Seria preciso, repito, levar-se em conta uma multiplicidade de limites e de estruturas heterogêneas: entre os
não-humanos, e separados dos não-humanos, há uma multiplicidade imensa de outros seres vivos que não se
deixam em nenhum caso homogeneizar, exceto por violência e desconhecimento interessado, na categoria do
que se denomina o animal ou a animalidade em geral. (…) O sufixo mot(e) em «animot(e)» deveria nos fazer
retrotragir à palavra, inclusive à palavra denominada nome. Abre-se à experiência referencial da coisa como
tal, como o que essa é em seu ser e, por conseguinte, a essa aposta por onde sempre se quis fazer passar o
limite, o único e indivisível limite que separaria o homem do animal, a saber, a palavra, a linguagem nominal
da palavra, a voz que nomeia e que nomeia a coisa enquanto tal, tal e como aparece em seu ser (momento
heideggeriano da demonstração que nos espera). O animal estaria em última instância privado da palavra,
dessa palavra que se denomina nome.” [Derrida, Jacques. El animal que luego estoy si(gui)endo. Ed. Trotta,
Madrid, 2008, p.65]
4. E, entretanto, há outras formas de (en-tre)ver esse relacionamento
“Na ontologia não há Um algo superior ao Ser: o Ser se diz de
tudo o que é, se diz de todo ente em um mesmo e único sentido.

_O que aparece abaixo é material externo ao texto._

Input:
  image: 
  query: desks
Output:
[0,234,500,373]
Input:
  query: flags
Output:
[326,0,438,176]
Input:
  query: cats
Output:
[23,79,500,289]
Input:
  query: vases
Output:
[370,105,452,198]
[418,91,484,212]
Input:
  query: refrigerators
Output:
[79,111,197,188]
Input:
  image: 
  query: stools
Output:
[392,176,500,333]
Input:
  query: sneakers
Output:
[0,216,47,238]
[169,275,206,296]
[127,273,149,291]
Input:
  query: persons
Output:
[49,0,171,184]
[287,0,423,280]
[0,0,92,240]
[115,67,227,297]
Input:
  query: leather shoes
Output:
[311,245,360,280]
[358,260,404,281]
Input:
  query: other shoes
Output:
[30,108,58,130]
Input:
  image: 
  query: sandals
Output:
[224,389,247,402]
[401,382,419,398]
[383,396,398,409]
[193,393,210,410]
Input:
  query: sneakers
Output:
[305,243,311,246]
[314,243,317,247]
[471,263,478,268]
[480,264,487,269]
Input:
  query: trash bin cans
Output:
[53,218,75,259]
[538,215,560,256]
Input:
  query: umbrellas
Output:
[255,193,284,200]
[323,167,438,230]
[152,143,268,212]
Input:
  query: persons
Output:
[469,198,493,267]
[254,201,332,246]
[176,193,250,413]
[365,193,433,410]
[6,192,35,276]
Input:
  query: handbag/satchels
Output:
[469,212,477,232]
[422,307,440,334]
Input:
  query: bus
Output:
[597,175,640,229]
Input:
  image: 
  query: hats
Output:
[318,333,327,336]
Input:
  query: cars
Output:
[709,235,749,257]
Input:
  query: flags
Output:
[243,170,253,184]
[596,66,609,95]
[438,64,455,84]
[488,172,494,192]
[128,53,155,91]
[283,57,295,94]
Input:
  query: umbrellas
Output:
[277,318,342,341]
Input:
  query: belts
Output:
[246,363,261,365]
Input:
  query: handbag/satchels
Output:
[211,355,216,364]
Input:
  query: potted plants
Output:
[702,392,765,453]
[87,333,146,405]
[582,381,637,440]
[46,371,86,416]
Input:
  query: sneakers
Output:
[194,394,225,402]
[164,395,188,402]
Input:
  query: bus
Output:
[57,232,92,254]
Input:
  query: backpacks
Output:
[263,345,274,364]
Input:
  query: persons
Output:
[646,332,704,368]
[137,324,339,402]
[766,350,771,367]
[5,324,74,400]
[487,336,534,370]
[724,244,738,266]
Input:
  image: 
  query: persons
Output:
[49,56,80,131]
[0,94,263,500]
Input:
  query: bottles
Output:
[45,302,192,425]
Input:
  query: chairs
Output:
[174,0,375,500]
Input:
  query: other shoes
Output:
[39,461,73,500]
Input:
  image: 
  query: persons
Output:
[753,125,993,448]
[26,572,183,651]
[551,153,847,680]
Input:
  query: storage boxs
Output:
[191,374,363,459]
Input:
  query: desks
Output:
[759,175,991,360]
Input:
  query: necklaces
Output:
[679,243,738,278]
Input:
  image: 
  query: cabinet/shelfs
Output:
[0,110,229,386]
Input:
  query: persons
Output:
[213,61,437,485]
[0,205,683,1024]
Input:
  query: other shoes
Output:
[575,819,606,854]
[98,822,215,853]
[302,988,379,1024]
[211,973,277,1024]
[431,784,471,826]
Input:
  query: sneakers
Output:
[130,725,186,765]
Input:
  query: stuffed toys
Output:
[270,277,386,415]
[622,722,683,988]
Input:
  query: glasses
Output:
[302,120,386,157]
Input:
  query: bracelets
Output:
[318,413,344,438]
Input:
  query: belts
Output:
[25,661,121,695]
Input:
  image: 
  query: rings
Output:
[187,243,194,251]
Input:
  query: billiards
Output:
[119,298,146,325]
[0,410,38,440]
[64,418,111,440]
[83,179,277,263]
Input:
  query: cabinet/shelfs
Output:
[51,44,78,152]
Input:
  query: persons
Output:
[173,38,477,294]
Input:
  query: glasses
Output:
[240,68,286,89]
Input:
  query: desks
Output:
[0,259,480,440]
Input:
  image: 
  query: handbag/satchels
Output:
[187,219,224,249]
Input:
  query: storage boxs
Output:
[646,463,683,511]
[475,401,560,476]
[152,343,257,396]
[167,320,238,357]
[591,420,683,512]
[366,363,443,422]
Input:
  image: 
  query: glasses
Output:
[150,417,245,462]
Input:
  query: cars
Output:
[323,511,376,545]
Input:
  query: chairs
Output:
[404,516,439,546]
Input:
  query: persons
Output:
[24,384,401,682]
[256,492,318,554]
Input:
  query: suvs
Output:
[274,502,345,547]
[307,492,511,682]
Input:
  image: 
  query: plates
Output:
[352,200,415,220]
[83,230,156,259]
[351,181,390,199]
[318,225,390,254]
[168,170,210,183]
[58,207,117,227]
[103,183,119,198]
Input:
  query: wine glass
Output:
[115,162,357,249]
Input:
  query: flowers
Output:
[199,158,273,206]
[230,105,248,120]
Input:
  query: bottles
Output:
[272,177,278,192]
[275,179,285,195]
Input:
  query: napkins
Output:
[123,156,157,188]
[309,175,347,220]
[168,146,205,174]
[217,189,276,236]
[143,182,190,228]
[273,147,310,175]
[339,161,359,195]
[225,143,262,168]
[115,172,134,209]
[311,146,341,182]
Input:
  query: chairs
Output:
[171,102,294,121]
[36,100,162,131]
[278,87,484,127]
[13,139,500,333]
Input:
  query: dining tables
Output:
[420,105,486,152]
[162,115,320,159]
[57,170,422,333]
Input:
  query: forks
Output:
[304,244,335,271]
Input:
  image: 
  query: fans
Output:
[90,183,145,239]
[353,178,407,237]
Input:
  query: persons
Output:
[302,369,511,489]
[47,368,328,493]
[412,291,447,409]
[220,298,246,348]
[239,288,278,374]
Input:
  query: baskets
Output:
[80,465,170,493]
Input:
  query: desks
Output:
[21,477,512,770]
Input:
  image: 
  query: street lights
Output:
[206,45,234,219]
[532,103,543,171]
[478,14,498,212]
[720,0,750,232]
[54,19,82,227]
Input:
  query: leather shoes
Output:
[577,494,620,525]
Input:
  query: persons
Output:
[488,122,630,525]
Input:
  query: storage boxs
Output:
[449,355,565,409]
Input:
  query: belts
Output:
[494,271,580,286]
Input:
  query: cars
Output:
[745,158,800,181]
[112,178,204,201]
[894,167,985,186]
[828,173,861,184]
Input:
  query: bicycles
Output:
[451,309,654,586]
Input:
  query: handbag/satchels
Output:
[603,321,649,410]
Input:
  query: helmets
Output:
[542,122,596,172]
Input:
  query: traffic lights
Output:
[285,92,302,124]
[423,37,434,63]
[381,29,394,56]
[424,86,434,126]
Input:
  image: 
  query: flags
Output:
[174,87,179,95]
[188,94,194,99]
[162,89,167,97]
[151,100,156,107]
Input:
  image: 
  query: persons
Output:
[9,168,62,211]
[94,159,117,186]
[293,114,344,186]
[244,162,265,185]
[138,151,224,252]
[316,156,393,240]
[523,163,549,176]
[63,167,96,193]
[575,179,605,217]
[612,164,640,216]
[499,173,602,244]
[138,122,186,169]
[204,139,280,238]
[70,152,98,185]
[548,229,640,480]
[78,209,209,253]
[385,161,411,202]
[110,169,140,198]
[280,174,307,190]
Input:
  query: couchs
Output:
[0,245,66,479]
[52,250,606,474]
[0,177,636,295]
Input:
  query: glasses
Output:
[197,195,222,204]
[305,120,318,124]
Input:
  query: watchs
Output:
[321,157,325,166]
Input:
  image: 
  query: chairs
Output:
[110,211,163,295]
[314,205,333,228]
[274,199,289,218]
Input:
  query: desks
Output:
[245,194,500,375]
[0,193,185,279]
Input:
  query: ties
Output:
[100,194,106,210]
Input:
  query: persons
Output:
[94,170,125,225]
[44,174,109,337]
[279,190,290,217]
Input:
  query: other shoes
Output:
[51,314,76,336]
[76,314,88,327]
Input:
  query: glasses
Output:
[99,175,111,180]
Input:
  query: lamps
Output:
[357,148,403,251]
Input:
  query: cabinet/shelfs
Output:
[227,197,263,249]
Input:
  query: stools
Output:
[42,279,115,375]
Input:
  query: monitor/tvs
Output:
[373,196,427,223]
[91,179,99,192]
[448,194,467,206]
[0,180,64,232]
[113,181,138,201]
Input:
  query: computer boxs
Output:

Essa me parece a proposição ontológica chave. É o mundo da
imanência. Esse mundo da imanência ontológica é um mundo
essencialmente anti-hierárquico. (…)O Ser se diz em um único e
mesmo sentido que o da pedra, do homem, do louco, do razoável.”5
E se o (An)tropo é aquele que d(en)omina, que chega antes de chegar, poderíamos pensar
que se relaciona unicamente com a denominação por sobre a Coisa, ou seja, com a Coisa
d(en)ominada e não com a Coisa em Si. Portanto se sobrevoa o manguezal não vendo as
individualidades que nele convivem e que o constituem… poderíamos pensar que também
sobrevoa os Outros, nomeando-os, chegando neles antes de chegar. Então, se não me
relaciono com o Outro, mas com o Outro nomeado «Outro», pode aquilo relacionar-se
comigo ou só eu me relaciono com aquilo?
O que está aqui em jogo é o conceito mesmo de Relação e, por acréscimo, o conceito de
Arte Relacional. E, nesse jogo, en-tro mais com perguntas que com respostas. Perguntas
que só me levam a re-perguntar esperando comprender(-me) em algum ponto das tantas
maneiras possíveis de (en-tre)ver. Talvez não seja nem no início nem no final desse
questionamento, mas no en-tre onde se instale a Performance – enquanto arte relacional – a
gerar perguntas que permitam des-cobrir-nos para depois, rapidamente, esquecer e nos
esquecer no descoberto, evitando desse modo d(en)ominar-nos em uma ou outra verdade.
5 Deleuze, Giles. En medio de Spinoza (Clase IV del 21 de diciembre de 1980, “Ontología pura y filosofías
de lo Uno”). Ed. Cactus, Buenos Aires, pp.56 y 57.